[ClusterLabs] Pacemaker startup retries
Ken Gaillot
kgaillot at redhat.com
Tue Sep 4 12:35:45 EDT 2018
On Tue, 2018-09-04 at 10:31 +0200, c.hernandez wrote:
> Hi
> >Check the pacemaker logs on both bodes around the time it happens.
>
> This scenary happens when one node is starting and the other doesn't
> have the corosync&pacemaker services started. So only one node to
> check logs
>
>
> >One of the nodes will be the DC, and will have "pengine:" logs with
> >"saving inputs".
>
> No "saving inputs" message on logs on startup
>
>
> >The first thing I'd look for is who requested fencing.

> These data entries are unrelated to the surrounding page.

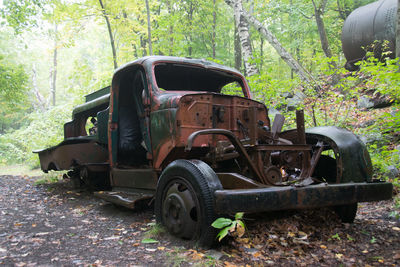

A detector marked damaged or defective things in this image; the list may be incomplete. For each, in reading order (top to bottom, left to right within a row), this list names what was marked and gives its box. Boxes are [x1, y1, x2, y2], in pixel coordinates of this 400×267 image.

rusty metal cylinder [340, 0, 396, 68]
abandoned rusty truck [35, 56, 394, 247]
rusted front fender [308, 126, 374, 183]
rusted front fender [214, 181, 392, 215]
rusted metal panel [214, 182, 392, 214]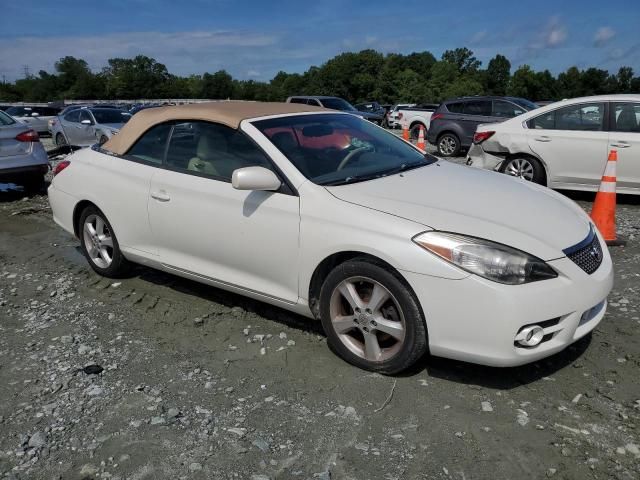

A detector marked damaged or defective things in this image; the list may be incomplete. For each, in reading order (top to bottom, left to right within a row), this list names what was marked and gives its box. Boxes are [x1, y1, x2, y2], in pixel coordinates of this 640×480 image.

damaged car in background [47, 101, 612, 376]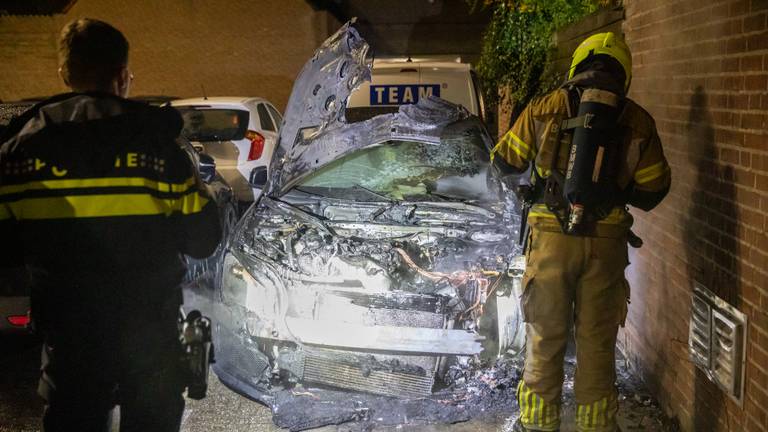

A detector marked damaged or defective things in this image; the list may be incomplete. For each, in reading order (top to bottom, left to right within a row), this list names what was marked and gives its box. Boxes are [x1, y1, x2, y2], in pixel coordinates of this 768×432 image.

burned car [213, 22, 532, 426]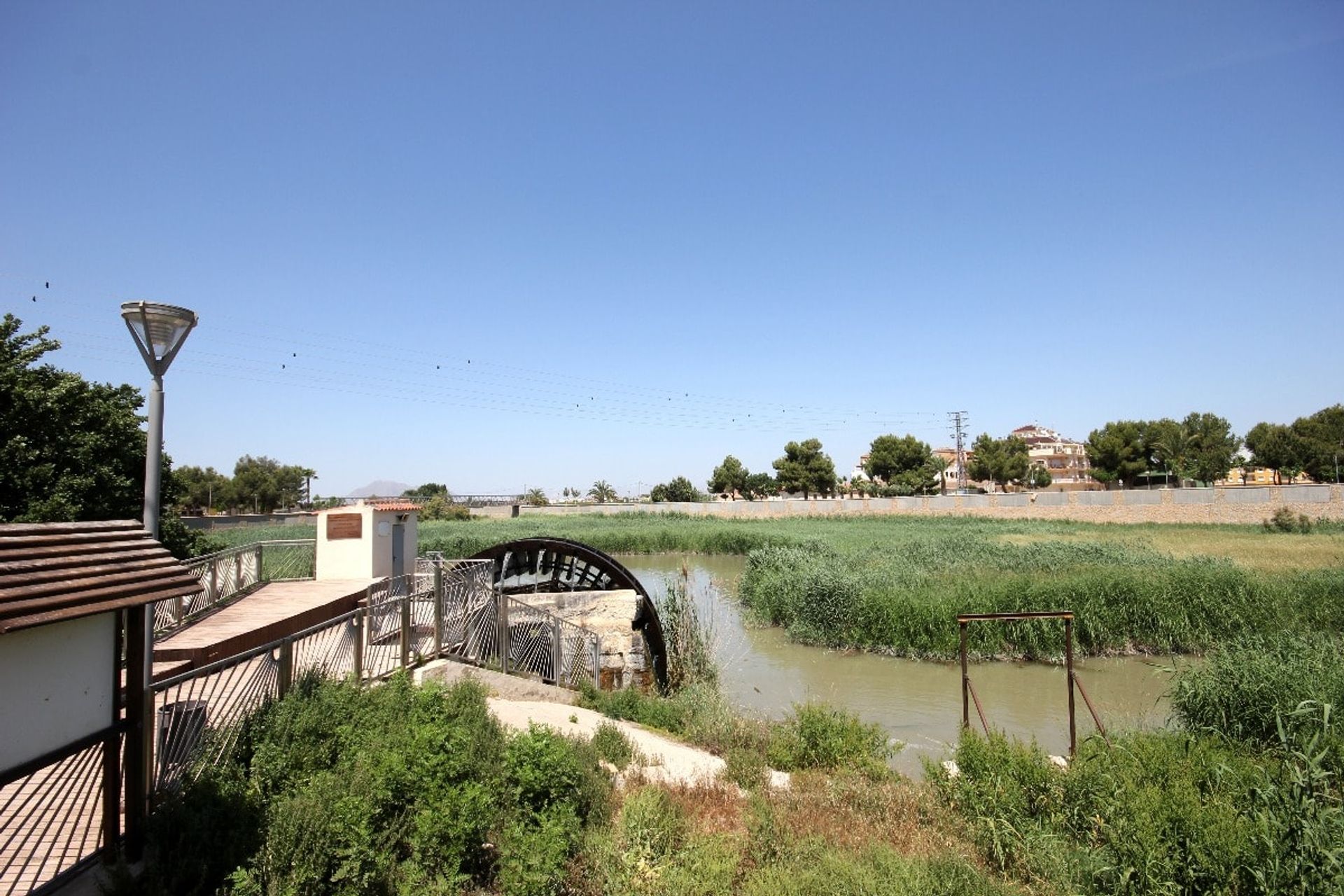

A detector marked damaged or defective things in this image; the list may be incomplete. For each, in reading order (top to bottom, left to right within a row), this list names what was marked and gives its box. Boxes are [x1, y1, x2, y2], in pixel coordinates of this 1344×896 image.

rusty metal post [1064, 616, 1075, 756]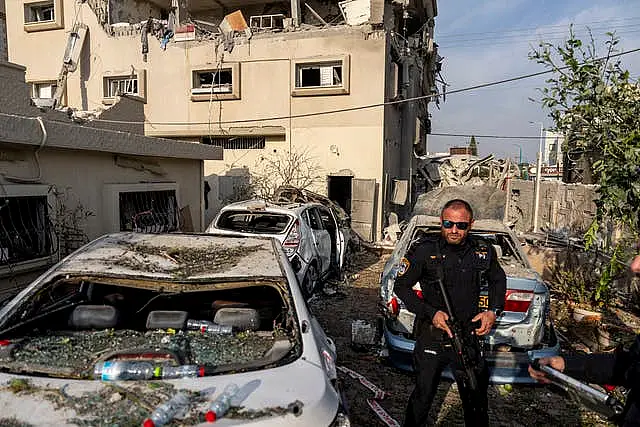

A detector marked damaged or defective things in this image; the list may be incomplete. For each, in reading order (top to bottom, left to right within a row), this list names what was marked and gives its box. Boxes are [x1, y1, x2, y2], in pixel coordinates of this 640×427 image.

broken window [24, 1, 54, 23]
broken window [31, 81, 56, 99]
broken window [105, 77, 139, 98]
broken window [195, 69, 235, 94]
damaged facade [3, 0, 440, 241]
broken window [296, 61, 342, 88]
broken window [0, 196, 53, 268]
broken window [118, 191, 179, 234]
burned vehicle [206, 200, 344, 298]
abandoned vehicle [206, 200, 344, 298]
burned vehicle [0, 234, 350, 427]
damaged white car [0, 234, 350, 427]
abandoned vehicle [0, 234, 350, 427]
abandoned vehicle [380, 217, 560, 384]
damaged white car [380, 217, 560, 384]
burned vehicle [380, 216, 560, 386]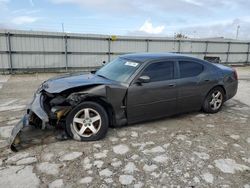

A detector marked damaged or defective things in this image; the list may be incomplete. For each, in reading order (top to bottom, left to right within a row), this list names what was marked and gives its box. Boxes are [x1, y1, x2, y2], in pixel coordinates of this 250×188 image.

crushed front bumper [8, 93, 49, 151]
crumpled front hood [42, 72, 114, 93]
damaged gray sedan [8, 53, 237, 148]
cracked pavement [0, 67, 249, 187]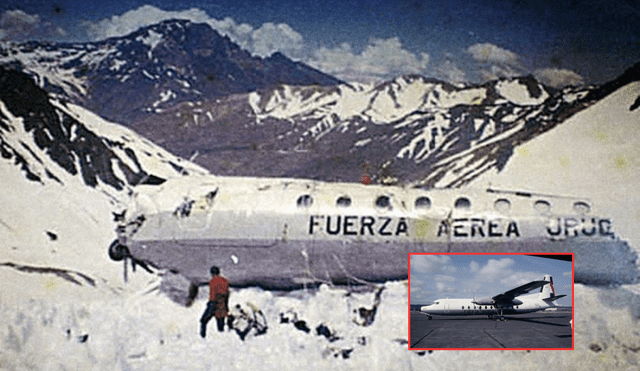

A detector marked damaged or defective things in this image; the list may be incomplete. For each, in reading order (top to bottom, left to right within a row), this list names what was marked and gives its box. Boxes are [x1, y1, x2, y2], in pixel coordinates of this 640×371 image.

crashed airplane [110, 176, 640, 290]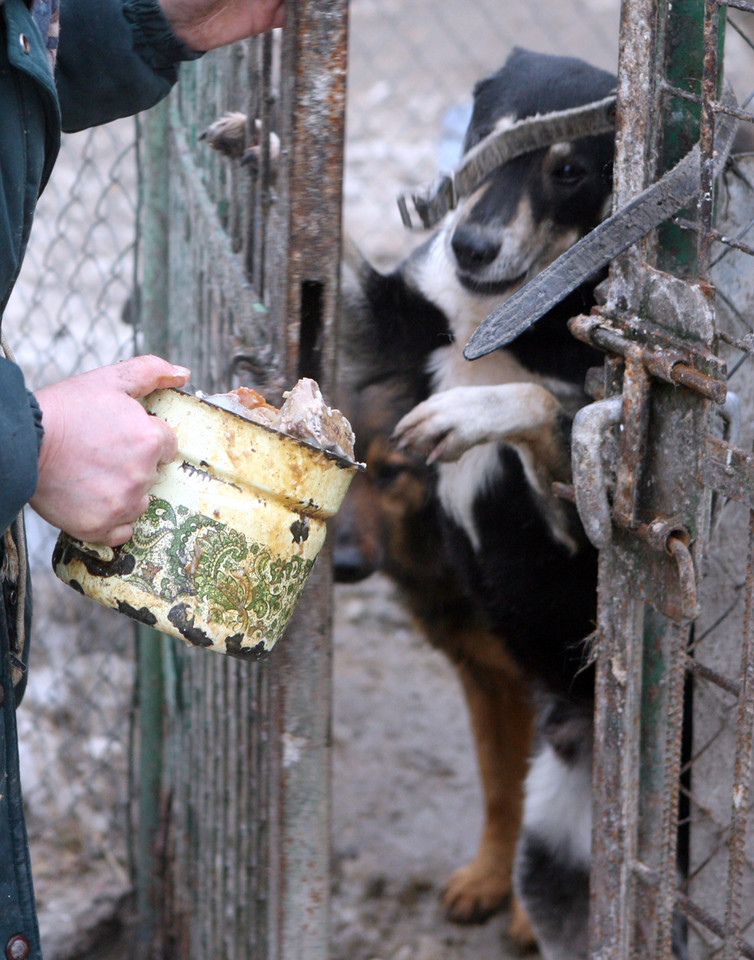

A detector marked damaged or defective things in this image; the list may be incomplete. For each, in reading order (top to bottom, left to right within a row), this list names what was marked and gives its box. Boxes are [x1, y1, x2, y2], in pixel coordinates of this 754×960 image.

rusty metal gate [133, 3, 346, 956]
rusty metal gate [572, 1, 752, 960]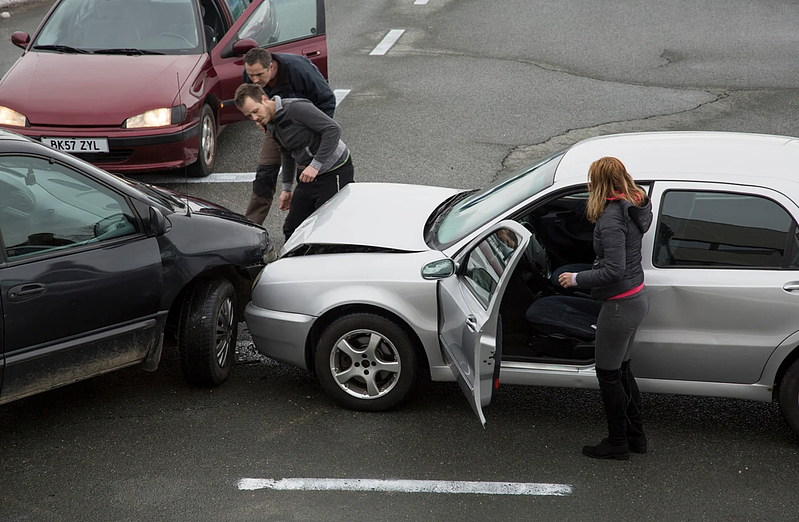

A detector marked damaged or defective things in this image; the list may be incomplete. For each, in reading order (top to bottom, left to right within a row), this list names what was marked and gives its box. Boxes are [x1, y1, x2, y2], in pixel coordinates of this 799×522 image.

crumpled hood [0, 52, 203, 126]
crumpled hood [286, 183, 462, 252]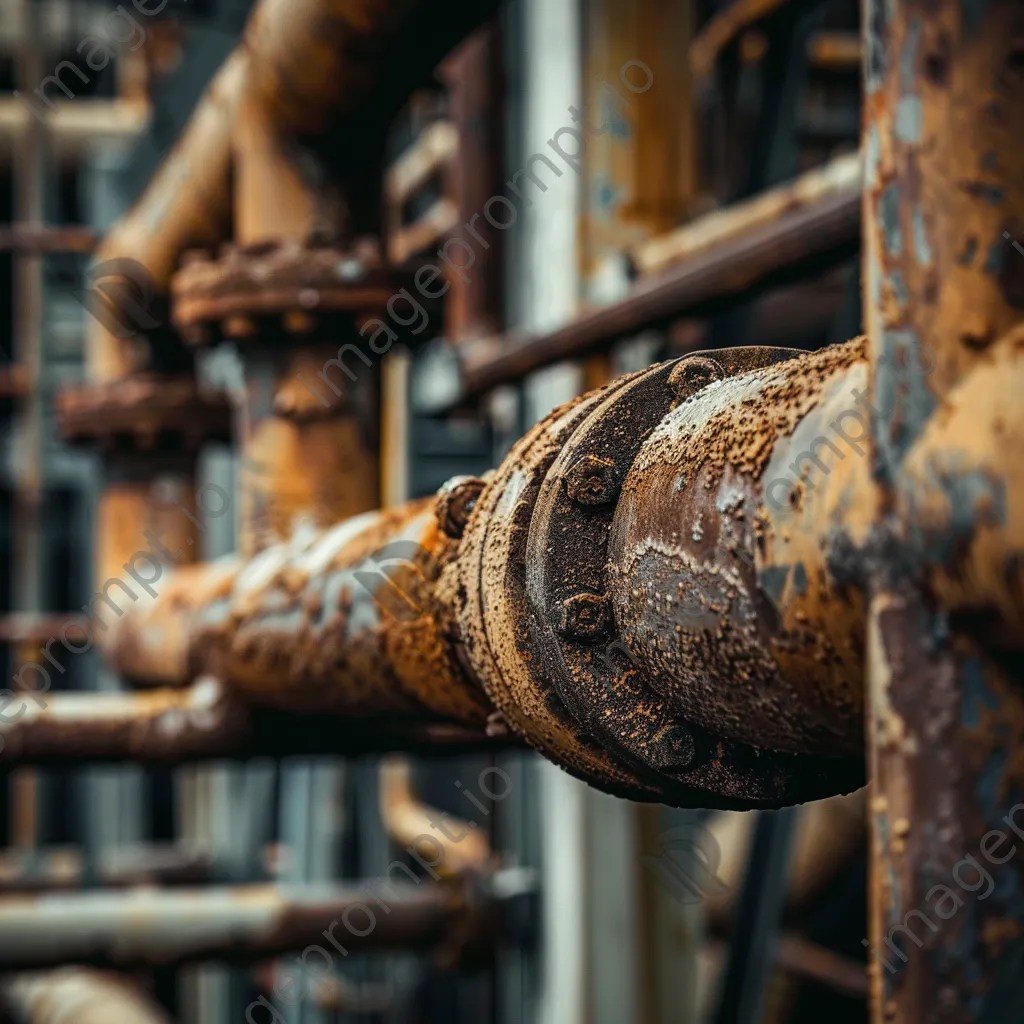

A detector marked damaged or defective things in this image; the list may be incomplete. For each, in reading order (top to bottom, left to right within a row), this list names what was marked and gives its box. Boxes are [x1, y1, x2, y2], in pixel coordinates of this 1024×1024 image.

corroded pipe flange [169, 237, 424, 346]
rusted support beam [448, 182, 856, 406]
corroded pipe flange [57, 374, 232, 454]
rusty bolt [668, 354, 724, 398]
rusty bolt [436, 476, 488, 540]
rusty bolt [564, 454, 620, 506]
rusted support beam [864, 2, 1024, 1024]
rusty bolt [556, 592, 612, 640]
corroded pipe flange [456, 348, 864, 812]
rusty bolt [652, 724, 700, 772]
rusted support beam [0, 872, 520, 968]
rusted support beam [1, 972, 173, 1024]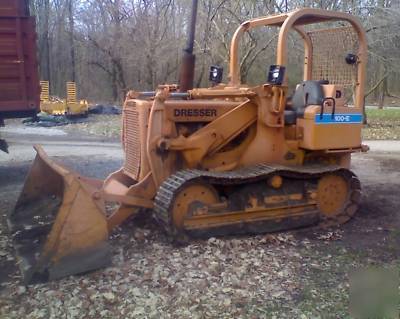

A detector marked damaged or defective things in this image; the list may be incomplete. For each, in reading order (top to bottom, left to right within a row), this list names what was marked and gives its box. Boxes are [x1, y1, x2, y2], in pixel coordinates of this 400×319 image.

rusty metal surface [0, 0, 39, 118]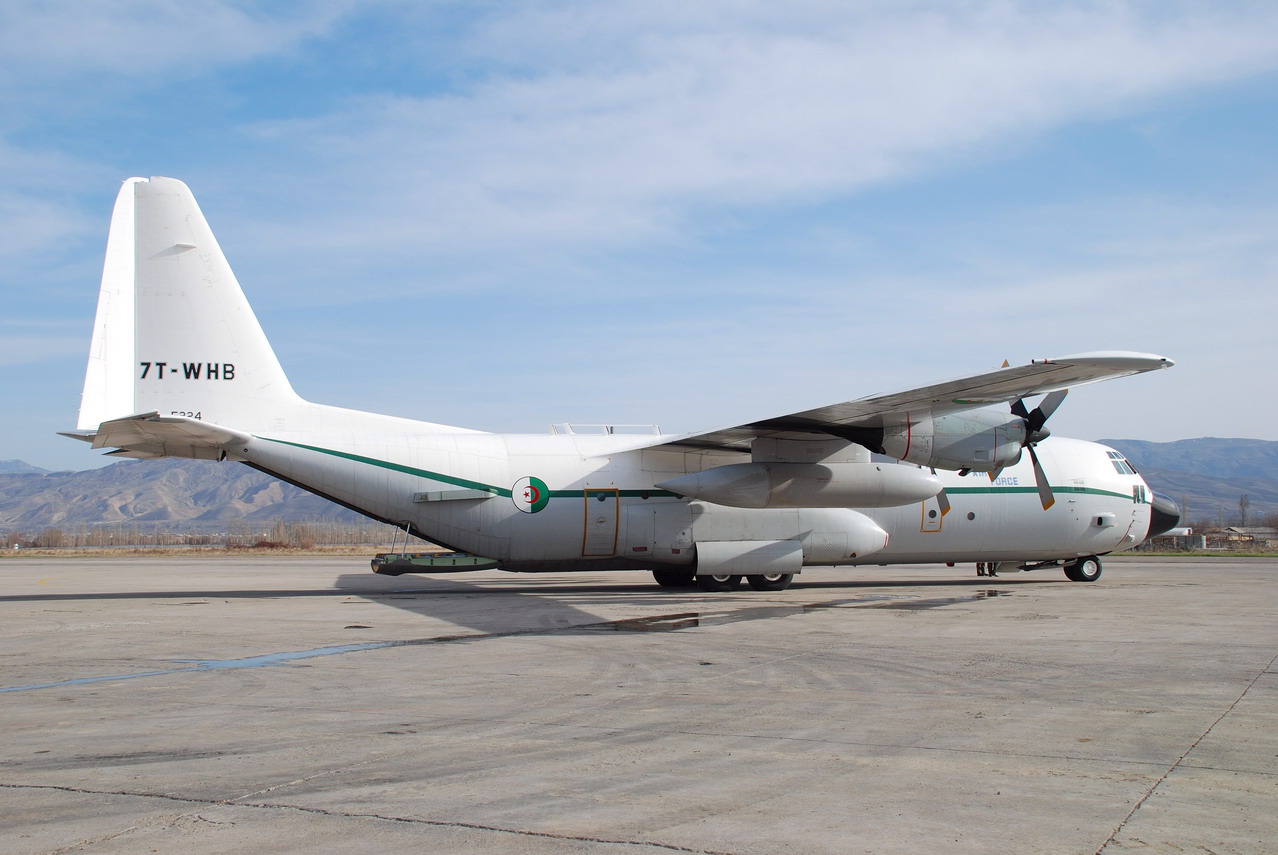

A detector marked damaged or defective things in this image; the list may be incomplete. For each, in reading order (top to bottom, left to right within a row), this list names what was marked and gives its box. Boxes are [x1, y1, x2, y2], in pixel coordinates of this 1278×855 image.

crack in concrete [0, 782, 741, 853]
crack in concrete [1088, 646, 1278, 853]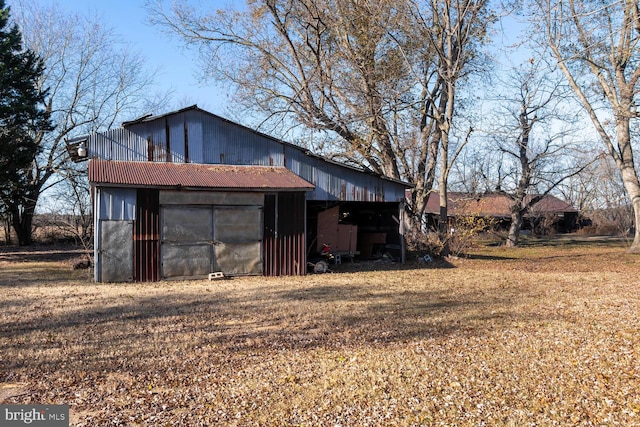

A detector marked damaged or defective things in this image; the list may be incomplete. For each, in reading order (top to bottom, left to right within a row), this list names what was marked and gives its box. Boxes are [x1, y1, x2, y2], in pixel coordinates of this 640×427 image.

rusty metal roof [89, 160, 316, 191]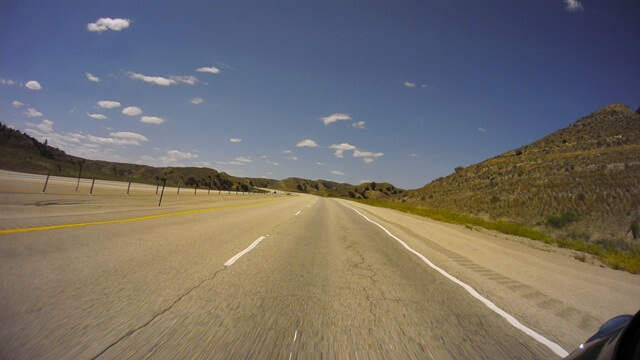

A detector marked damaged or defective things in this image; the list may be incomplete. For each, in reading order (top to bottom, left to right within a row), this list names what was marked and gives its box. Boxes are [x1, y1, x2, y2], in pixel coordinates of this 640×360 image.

cracked asphalt [2, 184, 636, 358]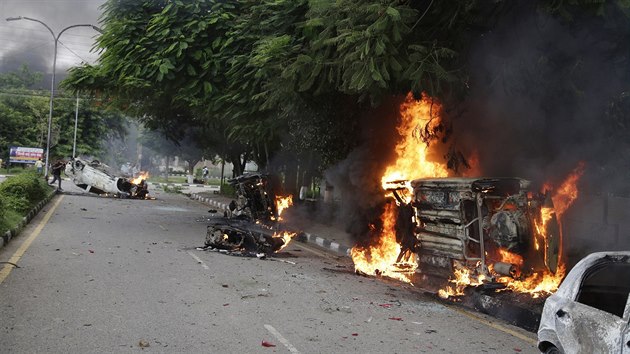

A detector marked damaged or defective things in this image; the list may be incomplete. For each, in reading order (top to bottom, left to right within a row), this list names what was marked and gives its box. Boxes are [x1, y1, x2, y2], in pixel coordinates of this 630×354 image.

burnt vehicle wreck [64, 158, 151, 199]
overturned white car [64, 158, 151, 199]
charred motorcycle wreck [65, 158, 151, 199]
burnt vehicle wreck [206, 174, 298, 254]
charred motorcycle wreck [204, 173, 300, 256]
charred motorcycle wreck [388, 177, 560, 284]
burnt vehicle wreck [390, 177, 564, 282]
burning overturned truck [390, 177, 564, 284]
overturned white car [540, 252, 630, 354]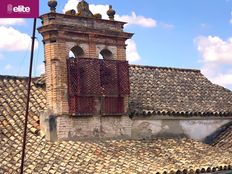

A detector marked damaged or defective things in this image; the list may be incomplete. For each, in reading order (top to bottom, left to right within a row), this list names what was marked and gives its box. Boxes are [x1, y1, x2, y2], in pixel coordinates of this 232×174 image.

rusty metal grille [67, 57, 130, 115]
red rusted grille [67, 57, 130, 115]
red rusted grille [102, 97, 124, 115]
rusty metal grille [102, 97, 124, 115]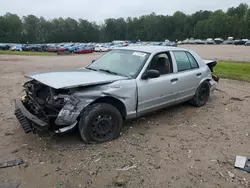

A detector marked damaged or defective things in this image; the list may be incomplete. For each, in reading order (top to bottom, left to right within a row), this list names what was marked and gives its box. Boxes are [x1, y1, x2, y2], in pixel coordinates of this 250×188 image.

crumpled hood [25, 68, 127, 89]
damaged front end [13, 80, 78, 134]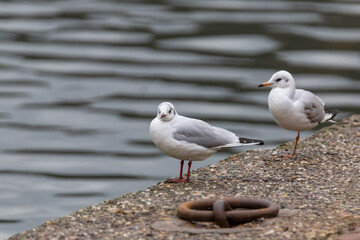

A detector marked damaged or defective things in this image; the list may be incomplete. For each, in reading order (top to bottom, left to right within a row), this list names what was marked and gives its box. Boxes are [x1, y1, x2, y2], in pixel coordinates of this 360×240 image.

The DC will
> have
> >stonith logs with "Client ... wants to fence ...". The client will
> >either be crmd (i.e. the cluster itself) or some external program.
>
> It's crmd
>
> Aug 31 10:59:20 [30612] node1 stonith-ng: notice: handle_request:
> Client crmd.30616.aa4a8de3 wants to fence (reboot) 'node2' with
> device '(any)'
> Aug 31 10:59:37 [30612] node1 stonith-ng: notice: handle_request:
> Client crmd.30616.aa4a8de3 wants to fence (reboot) 'node2' with
> device '(any)'
> Aug 31 10:59:53 [30612] node1 stonith-ng: notice: handle_request:
> Client crmd.30616.aa4a8de3 wants to fence (reboot) 'node2' with
> device '(any)'
>
>
> >If it's the cluster, I'd look at the "pengine:" logs on the DC
> before
> >that, to see if there are any hints (node unclean, etc.). Then keep
> >going backward until the ultimate cause is found.
>
> The following are the pengine logs previous to the fist fencing:
>
> Aug 31 10:58:58 [30615] node1 pengine: info: crm_log_init:
> Changed active directory to /var/lib/pacemaker/cores/hacluster
> Aug 31 10:58:58 [30615] node1 pengine: info:
> qb_ipcs_us_publish: server name: pengine
> Aug 31 10:58:58 [30615] node1 pengine: info: main: Starting
> pengine
> Aug 31 10:59:20 [30615] node1 pengine: notice: unpack_config:
> On loss of CCM Quorum: Ignore
> Aug 31 10:59:20 [30615] node1 pengine: info:
> determine_online_status_fencing: Node node1 is active
> Aug 31 10:59:20 [30615] node1 pengine: info:
> determine_online_status: Node node1 is online
> Aug 31 10:59:20 [30615] node1 pengine: info: clone_print:
> Clone Set: fencing [st-fence_propio]
> Aug 31 10:59:20 [30615] node1 pengine: info: short_print:
> Stopped: [ node1 node2 ]
> Aug 31 10:59:20 [30615] node1 pengine: info: clone_print:
> Master/Slave Set: ms_drbd_databasestorage [p_drbd_databasestorage]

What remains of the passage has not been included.